### [Podane dane]
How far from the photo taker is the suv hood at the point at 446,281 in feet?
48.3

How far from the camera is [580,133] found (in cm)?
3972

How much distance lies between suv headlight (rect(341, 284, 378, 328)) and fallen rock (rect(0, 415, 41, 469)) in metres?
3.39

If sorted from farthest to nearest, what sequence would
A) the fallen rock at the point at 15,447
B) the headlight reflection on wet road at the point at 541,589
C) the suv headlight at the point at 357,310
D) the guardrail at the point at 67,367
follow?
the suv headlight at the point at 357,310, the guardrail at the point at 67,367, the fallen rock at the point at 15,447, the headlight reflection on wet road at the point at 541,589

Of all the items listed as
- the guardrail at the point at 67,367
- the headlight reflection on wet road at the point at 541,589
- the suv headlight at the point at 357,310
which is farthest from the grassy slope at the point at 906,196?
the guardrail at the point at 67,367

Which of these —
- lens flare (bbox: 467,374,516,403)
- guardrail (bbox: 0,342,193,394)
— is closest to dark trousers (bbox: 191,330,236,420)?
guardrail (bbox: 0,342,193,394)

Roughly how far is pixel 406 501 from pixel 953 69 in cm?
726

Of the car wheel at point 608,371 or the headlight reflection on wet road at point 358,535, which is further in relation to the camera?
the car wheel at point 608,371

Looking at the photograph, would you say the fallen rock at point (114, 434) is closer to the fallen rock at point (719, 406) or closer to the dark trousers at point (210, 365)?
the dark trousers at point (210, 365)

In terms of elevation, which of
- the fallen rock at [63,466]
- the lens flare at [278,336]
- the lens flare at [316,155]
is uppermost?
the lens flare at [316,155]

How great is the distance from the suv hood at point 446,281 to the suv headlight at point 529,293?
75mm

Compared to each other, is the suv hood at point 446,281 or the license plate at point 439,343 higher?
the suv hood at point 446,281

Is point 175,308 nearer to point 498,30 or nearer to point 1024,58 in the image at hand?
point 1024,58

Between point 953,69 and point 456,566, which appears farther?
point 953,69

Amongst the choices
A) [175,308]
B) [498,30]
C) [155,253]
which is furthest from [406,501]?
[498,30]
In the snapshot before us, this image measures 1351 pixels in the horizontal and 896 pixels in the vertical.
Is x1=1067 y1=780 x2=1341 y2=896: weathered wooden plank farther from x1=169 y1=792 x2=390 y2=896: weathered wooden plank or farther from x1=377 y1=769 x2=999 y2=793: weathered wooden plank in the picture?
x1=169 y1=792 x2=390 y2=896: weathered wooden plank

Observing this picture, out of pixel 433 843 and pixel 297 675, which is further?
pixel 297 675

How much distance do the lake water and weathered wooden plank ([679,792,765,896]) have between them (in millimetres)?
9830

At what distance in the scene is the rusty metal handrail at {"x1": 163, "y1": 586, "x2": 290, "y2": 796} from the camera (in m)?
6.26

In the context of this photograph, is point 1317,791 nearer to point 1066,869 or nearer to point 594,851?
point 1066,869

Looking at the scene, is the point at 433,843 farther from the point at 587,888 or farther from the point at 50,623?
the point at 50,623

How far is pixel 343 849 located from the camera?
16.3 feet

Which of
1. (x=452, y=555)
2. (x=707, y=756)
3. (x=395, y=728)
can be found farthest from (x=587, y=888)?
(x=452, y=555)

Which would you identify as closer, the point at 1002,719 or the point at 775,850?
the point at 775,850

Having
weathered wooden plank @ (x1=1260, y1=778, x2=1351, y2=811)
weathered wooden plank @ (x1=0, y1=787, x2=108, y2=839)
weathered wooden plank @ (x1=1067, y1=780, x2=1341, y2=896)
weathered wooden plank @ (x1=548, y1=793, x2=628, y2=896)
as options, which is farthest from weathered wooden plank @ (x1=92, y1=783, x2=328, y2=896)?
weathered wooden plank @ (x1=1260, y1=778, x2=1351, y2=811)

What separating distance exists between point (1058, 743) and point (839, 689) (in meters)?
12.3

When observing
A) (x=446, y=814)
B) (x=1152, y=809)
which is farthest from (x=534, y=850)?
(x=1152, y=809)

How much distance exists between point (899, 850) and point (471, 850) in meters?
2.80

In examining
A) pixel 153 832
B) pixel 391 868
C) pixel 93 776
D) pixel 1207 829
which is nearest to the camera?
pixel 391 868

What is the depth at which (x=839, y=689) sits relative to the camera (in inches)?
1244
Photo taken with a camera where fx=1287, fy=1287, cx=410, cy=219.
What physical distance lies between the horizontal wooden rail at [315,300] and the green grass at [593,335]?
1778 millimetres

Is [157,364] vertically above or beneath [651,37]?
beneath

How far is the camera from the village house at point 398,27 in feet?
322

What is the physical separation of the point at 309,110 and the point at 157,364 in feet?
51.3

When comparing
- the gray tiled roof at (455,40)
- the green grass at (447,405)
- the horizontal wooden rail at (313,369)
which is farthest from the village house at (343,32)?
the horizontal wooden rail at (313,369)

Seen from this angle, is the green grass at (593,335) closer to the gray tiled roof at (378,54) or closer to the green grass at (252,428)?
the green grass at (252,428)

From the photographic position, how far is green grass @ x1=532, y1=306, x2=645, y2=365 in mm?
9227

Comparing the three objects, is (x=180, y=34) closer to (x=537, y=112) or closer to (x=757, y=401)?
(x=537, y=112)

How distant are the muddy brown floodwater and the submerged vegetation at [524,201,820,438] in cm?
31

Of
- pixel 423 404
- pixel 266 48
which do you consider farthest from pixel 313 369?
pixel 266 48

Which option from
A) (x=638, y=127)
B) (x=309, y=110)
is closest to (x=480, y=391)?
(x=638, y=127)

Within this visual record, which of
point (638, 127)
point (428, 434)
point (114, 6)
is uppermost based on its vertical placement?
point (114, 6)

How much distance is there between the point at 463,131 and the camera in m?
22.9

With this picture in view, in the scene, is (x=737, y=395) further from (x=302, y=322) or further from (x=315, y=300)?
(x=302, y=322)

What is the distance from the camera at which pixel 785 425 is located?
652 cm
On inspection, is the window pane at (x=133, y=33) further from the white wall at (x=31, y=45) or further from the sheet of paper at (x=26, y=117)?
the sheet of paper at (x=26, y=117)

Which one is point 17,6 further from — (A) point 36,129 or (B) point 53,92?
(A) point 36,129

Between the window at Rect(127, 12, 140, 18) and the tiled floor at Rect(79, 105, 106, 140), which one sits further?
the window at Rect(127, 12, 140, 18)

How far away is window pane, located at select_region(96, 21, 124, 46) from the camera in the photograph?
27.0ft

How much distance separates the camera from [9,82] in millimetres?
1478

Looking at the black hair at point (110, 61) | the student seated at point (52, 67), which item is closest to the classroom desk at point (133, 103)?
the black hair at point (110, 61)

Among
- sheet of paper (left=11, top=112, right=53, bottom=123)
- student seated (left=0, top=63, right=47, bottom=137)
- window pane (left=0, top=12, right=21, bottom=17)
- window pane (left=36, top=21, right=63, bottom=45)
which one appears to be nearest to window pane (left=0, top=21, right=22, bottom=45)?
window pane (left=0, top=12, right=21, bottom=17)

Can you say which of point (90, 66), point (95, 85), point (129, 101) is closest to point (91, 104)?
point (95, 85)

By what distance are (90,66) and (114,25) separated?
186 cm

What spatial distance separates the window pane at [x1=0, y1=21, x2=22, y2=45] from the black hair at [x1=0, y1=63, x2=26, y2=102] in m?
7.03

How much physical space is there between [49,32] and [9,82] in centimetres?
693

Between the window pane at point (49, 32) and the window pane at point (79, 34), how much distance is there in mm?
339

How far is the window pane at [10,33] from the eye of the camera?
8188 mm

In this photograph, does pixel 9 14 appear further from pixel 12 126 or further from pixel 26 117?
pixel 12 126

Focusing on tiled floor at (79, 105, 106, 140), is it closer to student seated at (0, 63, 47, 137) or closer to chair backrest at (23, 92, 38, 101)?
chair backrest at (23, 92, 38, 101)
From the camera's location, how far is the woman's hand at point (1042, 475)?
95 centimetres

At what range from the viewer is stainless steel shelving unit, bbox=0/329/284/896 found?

### [Twoje zadanie]
Przedstaw fragment od wiersza zawierającego "Can you say" (razem z nim) aż do końca pozycji jako tabelę w Markdownie z kolumnami „Nr” i „Treść”. Puste wiersze pomiń.

### [Rozwiązanie]
| Nr | Treść |
|---|---|
| 1 | Can you say which of point (90, 66), point (95, 85), point (129, 101) is closest to point (91, 104)? |
| 2 | point (95, 85) |
| 3 | By what distance are (90,66) and (114,25) separated? |
| 4 | 186 cm |
| 5 | What spatial distance separates the window pane at [x1=0, y1=21, x2=22, y2=45] from the black hair at [x1=0, y1=63, x2=26, y2=102] in m? |
| 6 | 7.03 |
| 7 | How much physical space is there between [49,32] and [9,82] in centimetres? |
| 8 | 693 |
| 9 | Between the window pane at point (49, 32) and the window pane at point (79, 34), how much distance is there in mm? |
| 10 | 339 |
| 11 | How far is the window pane at [10,33] from the eye of the camera? |
| 12 | 8188 mm |
| 13 | In this photograph, does pixel 9 14 appear further from pixel 12 126 or further from pixel 26 117? |
| 14 | pixel 12 126 |
| 15 | Focusing on tiled floor at (79, 105, 106, 140), is it closer to student seated at (0, 63, 47, 137) or closer to chair backrest at (23, 92, 38, 101)? |
| 16 | chair backrest at (23, 92, 38, 101) |
| 17 | From the camera's location, how far is the woman's hand at point (1042, 475)? |
| 18 | 95 centimetres |
| 19 | At what range from the viewer is stainless steel shelving unit, bbox=0/329/284/896 found? |